LCC is not allied to any political party, but works with other organisations and individuals campaigning for more enlightened use of public space in the capital — such as Living Streets, CTC, Sustrans and RoadPeace.

The majority of LCC's funding comes from membership subscriptions and charitable grants.

LCC publishes a magazine for its 11,000 members, called the London Cyclist. The publication was originally called the Daily Cyclist, the name being a light-hearted parody of British newspapers.
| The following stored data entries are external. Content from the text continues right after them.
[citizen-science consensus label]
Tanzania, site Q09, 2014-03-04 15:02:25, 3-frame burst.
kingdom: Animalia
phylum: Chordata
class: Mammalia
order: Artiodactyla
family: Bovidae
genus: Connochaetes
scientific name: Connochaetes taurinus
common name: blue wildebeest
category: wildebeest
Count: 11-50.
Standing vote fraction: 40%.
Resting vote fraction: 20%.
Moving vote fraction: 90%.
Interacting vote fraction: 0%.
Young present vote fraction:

The magazine serves to keep members in touch with the organisation's campaigns, and is also sent to many decision-makers in the capital.

A number of independent cycling clubs affiliate to the London Cycling campaign which gives them the chance to support LCC's work and improve cycling for everyone in London, including London Clarion Cycling Club, London Dynamo and Islington Cycling Club.

==Campaigns==
Current campaigns include:

- More cycle-friendly streets through the use of cycle lanes and traffic-calming
- Reducing the danger to cyclists from lorries or heavy goods vehicles
- Better cycle parking in and around workplaces, residences, town centres and public buildings
- More carriage of cycles on public transport, including railways, London Underground and buses
- Improving cycling access to London's parks and canal towpaths
- Reducing the problem of bike theft in Greater London
- Improving access to cycling for people of all abilities

LCC campaigns are backed up by a network of local LCC member groups at the London borough level. Local LCC groups liaise with their local Borough Council, relevant Transport for London Streets Management section, Sustrans and other statutory and non-statutory authorities to comment on local plans and developments that affect cyclists, pedestrians and the local environment.

==Borough groups==
There is a local group for each London borough. Groups also organise cycle rides and other social events.